Speakers: Azam Kamguian, Samia Labidi, Mr. Fatemolla, Taslima Nasrin and Mina Farah
The speakers will address the important question: Is Islam compatible with Human?
14 - 15:30, Friday 5 July 2002
Venue: Golden Tulip Conference Hotel
"Committee to Defend Women's Rights in the Middle East" - CDWRME is founded and struggles for women's human rights, individual freedom and civil rights.
We believe that secularism and the separation of religion from the state are the basic pre-conditions for women’s liberation in the Middle East.
We believe in the universality of women’s rights and consider cultural relativism as a cover to create a comprehensive social, legal, intellectual, emotional, geographical and civil apartheid based on distinctions of race, ethnicity, religion and gender. This complete system of apartheid attacks women’s basic rights and freedom and justifies savagery and barbarism inflicted on women by Islamic movements and Islamic governments in the region.
The major laws and measures that we demand and struggle for are as follows:
1- Abolition of the current Personal Status Code, replacing it by a secular and egalitarian family law. Laying down equal rights and obligations for women and men regarding the care and upbringing of children, control and running of family's finance, inheritance, choice of residence, housework, divorce and in case of separation custody of children.
2- Abolition of honour killing laws. Recognition of honour killing as a grave crime.
3- Putting an end to forced marriages
4- Prohibition of imposing the Islamic dress code and veil. Freedom of clothing
5- Prohibition of interference of authorities and family members in the private lives of women
6- Prohibition of any form of segregation of women and men in public places.
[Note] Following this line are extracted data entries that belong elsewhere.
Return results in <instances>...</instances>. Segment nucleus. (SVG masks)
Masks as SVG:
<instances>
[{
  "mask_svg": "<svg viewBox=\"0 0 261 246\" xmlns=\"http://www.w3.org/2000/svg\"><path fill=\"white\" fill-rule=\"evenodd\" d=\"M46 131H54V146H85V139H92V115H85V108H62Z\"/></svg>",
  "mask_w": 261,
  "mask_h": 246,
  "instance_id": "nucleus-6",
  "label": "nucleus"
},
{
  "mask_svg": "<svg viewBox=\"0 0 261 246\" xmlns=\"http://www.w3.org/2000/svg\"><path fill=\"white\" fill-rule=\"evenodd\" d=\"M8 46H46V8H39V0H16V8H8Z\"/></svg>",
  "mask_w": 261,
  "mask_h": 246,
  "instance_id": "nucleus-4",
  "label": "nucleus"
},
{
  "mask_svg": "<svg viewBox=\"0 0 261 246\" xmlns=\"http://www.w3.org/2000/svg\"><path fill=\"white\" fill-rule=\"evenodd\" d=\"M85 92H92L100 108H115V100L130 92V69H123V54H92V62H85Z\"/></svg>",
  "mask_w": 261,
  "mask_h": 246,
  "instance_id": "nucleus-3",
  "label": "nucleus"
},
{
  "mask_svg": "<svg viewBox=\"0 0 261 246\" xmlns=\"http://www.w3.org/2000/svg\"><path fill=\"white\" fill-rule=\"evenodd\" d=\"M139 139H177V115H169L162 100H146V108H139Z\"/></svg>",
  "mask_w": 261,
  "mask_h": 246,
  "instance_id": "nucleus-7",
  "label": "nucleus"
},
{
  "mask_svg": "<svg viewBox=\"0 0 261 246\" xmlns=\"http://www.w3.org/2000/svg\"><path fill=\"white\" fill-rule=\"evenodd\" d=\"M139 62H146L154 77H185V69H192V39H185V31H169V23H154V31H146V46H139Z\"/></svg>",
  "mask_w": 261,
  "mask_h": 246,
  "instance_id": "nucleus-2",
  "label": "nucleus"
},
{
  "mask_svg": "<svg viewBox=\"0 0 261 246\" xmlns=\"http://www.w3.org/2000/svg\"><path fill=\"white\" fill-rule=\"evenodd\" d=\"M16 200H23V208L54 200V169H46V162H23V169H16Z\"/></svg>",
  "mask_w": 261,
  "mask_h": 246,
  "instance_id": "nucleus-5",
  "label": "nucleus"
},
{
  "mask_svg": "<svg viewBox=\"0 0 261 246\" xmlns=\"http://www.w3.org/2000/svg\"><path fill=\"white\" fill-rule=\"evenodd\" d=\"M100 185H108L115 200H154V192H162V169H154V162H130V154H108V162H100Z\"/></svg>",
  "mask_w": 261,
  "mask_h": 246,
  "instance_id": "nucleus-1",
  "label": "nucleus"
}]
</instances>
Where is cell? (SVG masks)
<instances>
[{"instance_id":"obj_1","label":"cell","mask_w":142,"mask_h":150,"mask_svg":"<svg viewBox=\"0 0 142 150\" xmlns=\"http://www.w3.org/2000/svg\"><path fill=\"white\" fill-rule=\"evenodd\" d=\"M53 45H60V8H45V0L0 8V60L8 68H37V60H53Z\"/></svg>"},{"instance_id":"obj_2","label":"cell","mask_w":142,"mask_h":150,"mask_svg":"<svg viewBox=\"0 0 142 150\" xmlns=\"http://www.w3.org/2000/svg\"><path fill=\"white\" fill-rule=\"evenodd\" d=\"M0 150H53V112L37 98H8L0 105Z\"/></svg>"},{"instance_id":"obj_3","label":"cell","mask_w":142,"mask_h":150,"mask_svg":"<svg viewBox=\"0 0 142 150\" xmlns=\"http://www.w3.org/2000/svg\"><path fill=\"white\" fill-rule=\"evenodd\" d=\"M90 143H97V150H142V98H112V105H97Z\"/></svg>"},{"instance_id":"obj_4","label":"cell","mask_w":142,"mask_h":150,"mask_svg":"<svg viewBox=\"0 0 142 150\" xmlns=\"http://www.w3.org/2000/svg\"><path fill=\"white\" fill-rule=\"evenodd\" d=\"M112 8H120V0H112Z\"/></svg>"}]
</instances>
7- Abolition of any restriction on the right of women to work, travel and choose the place of residence at will.
8- Equal political rights for women, rights to vote and to be elected women's rights to hold any position and office - political, administrative and judicial. Women's rights to form women organization and affiliation to political parties without any restriction. Supporting and encouraging non-governmental women’s rights groups.
9- secure equality of rights of women and men in employment wages insurance, education and family affairs.
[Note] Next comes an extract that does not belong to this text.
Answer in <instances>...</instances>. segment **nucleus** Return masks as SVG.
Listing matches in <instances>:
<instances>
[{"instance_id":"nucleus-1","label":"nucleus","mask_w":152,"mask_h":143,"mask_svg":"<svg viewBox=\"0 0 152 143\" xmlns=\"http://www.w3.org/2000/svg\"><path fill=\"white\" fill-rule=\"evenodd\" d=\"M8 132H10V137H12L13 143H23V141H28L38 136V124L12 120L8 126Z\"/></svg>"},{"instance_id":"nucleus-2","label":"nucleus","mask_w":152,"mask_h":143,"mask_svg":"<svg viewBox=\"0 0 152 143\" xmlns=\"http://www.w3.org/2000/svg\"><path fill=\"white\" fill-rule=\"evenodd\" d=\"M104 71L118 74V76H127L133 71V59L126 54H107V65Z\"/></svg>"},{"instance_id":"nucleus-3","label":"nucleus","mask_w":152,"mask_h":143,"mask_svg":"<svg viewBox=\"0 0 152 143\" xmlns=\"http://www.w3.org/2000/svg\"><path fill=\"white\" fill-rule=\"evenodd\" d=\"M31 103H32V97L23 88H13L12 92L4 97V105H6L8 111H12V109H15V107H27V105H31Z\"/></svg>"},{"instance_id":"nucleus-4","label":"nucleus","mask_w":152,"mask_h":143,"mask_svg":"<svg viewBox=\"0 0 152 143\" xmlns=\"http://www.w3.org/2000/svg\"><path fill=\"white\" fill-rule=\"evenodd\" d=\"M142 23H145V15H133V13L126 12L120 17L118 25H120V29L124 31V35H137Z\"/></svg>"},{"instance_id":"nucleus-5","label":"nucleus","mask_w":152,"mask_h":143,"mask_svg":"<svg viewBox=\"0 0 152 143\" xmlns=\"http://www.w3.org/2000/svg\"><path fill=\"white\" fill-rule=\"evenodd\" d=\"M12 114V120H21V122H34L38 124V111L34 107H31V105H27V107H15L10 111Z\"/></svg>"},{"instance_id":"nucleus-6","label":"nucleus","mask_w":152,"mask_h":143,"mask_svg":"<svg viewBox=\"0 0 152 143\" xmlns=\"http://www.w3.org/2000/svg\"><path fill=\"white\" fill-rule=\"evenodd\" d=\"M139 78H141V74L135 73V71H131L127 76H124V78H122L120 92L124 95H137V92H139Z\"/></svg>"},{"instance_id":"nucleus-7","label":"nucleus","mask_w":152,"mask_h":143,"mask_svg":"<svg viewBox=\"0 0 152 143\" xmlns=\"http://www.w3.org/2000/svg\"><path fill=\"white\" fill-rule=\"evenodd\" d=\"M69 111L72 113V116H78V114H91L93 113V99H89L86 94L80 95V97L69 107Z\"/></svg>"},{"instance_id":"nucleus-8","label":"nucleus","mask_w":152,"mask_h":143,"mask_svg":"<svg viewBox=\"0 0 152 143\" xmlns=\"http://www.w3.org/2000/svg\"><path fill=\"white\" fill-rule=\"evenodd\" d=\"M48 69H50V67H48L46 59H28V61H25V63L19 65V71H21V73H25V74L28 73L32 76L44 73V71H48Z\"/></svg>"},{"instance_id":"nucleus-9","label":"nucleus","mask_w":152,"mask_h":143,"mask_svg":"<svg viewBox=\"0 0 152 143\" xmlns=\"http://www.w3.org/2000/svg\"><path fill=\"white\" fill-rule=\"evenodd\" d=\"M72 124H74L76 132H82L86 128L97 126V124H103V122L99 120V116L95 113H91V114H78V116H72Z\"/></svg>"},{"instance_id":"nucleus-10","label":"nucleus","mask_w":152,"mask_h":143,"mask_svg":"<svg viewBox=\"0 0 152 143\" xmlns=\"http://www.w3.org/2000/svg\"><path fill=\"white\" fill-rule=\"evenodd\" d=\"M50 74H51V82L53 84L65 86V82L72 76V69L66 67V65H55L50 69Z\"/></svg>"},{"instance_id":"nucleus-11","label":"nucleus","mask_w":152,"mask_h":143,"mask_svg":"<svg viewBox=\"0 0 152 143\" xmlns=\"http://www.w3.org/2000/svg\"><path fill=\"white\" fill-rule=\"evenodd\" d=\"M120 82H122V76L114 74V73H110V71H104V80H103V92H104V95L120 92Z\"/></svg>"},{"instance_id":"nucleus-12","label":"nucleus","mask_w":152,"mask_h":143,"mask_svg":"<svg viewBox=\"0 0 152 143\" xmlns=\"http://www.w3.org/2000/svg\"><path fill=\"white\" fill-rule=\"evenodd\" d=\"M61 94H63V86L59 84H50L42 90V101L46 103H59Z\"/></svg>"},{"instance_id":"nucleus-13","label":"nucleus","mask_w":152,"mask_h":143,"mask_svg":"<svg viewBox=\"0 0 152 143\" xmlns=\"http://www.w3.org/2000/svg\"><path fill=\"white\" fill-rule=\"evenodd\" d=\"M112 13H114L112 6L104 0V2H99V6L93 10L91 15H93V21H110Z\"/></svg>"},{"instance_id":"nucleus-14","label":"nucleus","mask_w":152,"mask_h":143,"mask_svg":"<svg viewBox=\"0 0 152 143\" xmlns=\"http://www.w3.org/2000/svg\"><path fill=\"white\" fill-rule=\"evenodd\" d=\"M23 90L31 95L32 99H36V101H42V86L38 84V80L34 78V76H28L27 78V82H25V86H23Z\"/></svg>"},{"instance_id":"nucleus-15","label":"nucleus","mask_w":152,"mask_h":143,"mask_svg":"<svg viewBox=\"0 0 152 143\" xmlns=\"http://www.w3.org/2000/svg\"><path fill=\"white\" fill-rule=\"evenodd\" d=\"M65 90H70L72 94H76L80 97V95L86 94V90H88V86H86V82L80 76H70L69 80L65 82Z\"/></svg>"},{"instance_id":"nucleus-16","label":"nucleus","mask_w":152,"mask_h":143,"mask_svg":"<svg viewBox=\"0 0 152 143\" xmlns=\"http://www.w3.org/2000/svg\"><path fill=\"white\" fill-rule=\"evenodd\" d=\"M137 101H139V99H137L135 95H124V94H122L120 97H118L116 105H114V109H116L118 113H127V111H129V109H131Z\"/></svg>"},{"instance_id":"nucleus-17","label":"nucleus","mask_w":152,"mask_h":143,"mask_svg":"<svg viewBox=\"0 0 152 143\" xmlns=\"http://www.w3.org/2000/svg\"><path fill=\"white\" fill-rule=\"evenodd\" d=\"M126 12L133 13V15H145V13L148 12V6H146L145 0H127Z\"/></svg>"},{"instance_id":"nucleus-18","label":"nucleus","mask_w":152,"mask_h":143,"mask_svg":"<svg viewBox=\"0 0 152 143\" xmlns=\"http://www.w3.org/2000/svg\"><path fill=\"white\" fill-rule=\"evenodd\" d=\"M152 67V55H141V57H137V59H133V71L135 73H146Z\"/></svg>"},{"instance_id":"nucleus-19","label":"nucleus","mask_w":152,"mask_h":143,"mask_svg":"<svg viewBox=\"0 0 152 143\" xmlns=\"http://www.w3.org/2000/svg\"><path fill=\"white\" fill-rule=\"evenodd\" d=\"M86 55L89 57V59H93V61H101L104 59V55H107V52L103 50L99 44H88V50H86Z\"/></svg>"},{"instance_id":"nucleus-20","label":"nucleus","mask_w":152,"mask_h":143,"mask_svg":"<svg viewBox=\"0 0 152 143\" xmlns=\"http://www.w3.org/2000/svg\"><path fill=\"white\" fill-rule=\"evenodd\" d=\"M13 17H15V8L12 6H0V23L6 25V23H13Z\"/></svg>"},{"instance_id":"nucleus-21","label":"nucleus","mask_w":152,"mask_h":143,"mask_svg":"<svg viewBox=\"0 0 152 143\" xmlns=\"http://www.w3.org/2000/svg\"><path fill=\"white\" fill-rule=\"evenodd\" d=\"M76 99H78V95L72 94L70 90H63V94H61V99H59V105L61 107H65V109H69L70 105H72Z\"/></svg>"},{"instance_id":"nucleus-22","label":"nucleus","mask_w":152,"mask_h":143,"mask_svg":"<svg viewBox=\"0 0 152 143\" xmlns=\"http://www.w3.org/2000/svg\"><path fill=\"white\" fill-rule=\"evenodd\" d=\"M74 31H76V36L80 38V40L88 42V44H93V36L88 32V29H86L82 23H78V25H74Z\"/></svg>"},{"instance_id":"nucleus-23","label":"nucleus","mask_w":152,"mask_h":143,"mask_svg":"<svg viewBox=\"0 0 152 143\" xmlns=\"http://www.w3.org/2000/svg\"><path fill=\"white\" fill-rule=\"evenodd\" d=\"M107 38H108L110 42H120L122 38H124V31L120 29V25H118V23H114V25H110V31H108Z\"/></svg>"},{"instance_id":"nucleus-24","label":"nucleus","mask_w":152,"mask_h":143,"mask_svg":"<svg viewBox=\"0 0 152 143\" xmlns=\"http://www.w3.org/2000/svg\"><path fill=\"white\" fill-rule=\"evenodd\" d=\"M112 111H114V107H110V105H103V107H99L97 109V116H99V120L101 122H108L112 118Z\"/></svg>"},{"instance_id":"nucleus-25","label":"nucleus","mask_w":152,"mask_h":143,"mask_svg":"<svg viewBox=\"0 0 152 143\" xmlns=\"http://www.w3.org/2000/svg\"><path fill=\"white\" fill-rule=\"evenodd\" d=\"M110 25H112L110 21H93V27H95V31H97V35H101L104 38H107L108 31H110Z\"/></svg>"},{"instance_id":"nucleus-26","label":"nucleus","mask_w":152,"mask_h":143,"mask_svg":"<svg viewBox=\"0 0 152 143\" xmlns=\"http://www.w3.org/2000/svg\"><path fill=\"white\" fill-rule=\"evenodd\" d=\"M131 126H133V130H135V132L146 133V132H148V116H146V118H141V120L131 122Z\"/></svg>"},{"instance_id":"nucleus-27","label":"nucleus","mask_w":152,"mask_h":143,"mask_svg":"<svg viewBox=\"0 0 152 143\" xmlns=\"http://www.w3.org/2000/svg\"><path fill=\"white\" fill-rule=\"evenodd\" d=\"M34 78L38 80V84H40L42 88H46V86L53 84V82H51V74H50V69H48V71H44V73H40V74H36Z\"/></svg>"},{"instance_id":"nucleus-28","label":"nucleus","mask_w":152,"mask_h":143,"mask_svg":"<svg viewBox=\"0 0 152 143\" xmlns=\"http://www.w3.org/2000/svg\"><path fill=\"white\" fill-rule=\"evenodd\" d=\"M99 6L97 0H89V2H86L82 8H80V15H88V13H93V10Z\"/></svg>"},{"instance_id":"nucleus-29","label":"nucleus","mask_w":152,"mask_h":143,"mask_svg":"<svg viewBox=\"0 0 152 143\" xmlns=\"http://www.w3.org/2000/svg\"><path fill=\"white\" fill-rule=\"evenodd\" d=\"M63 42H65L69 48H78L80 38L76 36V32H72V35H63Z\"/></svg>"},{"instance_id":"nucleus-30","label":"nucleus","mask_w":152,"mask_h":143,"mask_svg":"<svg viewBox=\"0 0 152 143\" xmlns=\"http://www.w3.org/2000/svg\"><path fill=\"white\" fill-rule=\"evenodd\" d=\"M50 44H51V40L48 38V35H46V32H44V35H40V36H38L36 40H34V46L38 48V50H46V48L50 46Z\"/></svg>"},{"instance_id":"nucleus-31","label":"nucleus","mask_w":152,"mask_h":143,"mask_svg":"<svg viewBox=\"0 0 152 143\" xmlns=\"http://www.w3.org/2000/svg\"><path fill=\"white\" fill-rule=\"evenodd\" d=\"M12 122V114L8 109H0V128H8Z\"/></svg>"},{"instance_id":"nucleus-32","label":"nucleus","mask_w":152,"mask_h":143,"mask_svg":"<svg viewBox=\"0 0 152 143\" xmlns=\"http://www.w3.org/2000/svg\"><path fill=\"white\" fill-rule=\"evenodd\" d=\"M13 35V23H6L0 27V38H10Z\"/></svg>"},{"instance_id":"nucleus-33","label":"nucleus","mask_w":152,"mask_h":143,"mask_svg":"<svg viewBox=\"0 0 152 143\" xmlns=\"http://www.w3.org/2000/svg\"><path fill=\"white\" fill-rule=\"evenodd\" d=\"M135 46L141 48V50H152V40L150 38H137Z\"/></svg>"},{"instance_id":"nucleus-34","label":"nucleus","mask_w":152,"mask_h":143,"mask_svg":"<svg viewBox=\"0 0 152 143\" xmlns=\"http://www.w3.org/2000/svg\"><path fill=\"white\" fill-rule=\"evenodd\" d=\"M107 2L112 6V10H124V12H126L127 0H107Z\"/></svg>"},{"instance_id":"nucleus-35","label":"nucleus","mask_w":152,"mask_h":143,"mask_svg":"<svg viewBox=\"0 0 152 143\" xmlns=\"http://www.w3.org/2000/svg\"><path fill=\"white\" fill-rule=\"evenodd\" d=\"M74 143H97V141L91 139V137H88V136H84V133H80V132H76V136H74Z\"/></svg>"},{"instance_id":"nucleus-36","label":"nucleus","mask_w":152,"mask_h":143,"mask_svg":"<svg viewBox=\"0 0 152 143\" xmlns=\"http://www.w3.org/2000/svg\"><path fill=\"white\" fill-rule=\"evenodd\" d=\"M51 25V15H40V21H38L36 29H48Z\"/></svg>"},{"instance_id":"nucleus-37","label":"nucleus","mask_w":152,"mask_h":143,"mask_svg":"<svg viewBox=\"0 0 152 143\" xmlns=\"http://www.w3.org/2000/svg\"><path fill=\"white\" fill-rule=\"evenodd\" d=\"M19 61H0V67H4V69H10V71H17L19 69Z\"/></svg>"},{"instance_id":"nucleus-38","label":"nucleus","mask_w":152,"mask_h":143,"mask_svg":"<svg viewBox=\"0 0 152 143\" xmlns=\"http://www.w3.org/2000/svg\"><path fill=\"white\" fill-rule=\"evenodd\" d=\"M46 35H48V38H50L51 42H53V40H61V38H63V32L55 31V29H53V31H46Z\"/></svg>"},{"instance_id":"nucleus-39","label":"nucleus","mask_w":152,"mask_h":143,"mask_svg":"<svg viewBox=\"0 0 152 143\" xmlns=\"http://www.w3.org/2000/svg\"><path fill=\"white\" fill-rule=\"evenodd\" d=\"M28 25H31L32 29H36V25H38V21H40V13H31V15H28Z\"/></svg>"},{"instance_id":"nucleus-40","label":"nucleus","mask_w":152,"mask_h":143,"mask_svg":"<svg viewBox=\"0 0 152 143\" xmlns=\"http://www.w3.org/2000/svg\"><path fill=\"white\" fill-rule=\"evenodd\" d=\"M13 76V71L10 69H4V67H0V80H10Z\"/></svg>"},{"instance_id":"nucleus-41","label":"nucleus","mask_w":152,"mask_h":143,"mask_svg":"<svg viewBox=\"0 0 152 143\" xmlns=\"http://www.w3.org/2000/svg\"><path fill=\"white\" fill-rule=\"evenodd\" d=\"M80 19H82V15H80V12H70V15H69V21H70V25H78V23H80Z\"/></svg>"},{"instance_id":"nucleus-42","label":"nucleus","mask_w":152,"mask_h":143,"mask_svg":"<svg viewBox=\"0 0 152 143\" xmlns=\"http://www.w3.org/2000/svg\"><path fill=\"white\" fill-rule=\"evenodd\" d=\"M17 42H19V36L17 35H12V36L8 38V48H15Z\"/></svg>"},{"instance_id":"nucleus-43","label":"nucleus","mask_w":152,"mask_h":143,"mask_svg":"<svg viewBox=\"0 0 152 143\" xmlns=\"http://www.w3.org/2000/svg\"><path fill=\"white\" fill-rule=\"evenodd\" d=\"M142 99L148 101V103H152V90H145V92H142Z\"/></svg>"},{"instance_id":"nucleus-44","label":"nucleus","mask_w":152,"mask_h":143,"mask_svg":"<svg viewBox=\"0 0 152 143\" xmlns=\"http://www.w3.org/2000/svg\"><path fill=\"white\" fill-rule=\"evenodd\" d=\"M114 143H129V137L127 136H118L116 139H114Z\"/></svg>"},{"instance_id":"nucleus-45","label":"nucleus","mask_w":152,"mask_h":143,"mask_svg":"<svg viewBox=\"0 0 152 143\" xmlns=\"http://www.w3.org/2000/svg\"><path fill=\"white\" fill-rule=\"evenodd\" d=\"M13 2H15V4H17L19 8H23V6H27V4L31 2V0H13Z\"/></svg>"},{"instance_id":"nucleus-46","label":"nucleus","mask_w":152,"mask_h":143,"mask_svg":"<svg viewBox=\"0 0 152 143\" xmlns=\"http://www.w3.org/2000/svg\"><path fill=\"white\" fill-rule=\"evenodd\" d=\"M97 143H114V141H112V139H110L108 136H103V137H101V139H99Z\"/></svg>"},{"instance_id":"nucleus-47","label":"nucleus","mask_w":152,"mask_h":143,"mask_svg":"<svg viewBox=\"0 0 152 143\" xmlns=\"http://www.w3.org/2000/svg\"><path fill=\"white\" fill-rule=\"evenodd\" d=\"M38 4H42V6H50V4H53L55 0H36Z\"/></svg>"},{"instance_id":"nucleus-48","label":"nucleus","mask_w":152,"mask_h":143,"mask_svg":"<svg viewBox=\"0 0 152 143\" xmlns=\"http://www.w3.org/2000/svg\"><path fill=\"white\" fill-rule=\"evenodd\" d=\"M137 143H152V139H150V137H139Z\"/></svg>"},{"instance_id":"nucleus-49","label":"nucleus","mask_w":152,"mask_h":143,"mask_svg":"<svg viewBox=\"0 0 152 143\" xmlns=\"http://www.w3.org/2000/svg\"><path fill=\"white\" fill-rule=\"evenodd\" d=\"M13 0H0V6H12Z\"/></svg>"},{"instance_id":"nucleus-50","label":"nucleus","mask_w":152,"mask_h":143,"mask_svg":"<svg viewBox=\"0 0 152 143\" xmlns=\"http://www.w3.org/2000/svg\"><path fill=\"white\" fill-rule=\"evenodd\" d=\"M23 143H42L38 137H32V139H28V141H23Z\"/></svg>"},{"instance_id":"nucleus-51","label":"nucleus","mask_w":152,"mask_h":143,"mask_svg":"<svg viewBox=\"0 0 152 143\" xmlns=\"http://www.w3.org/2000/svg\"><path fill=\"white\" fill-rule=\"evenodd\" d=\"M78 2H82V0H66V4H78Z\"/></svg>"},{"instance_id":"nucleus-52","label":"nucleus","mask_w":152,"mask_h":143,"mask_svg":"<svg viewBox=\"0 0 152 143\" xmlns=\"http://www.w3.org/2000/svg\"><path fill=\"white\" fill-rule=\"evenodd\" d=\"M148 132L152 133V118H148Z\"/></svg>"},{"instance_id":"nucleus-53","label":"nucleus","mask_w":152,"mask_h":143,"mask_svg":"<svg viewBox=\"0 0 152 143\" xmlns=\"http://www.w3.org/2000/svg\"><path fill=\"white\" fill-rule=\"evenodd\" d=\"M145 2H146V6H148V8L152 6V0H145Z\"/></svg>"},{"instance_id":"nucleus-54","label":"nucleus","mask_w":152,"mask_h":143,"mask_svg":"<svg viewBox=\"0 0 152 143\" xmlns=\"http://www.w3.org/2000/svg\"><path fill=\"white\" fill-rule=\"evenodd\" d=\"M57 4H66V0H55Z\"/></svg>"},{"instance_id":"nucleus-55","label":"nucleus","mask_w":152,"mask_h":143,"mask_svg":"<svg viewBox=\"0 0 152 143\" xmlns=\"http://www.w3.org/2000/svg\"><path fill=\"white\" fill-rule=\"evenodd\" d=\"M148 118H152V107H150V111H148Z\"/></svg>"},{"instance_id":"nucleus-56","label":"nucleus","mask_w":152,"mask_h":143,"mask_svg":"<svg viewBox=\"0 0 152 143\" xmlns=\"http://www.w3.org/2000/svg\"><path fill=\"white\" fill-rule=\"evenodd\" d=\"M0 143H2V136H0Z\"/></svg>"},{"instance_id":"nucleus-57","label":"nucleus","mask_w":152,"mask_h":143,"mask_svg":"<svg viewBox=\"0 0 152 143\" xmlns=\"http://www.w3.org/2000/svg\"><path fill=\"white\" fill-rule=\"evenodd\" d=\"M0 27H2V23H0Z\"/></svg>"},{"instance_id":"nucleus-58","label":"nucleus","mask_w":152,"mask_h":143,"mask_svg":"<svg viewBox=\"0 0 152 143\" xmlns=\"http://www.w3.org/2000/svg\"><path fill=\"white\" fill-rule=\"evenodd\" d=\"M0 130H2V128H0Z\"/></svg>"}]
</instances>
10 -Imposition of severe penalties on abuse, intimidation and violent treatment of women and girls in the family.
11- Prohibition of polygamy
We try to create a network of women's rights activists in the Middle Eastern countries; we campaign around women's civil rights and individual freedom, and support the just struggle of women in the Middle East.
Women's rights activists from Iran, Jordan and Lebanon have founded CDWRME in July 2001, and Azam kamguian is the co-ordinator and the spokesperson of the committee.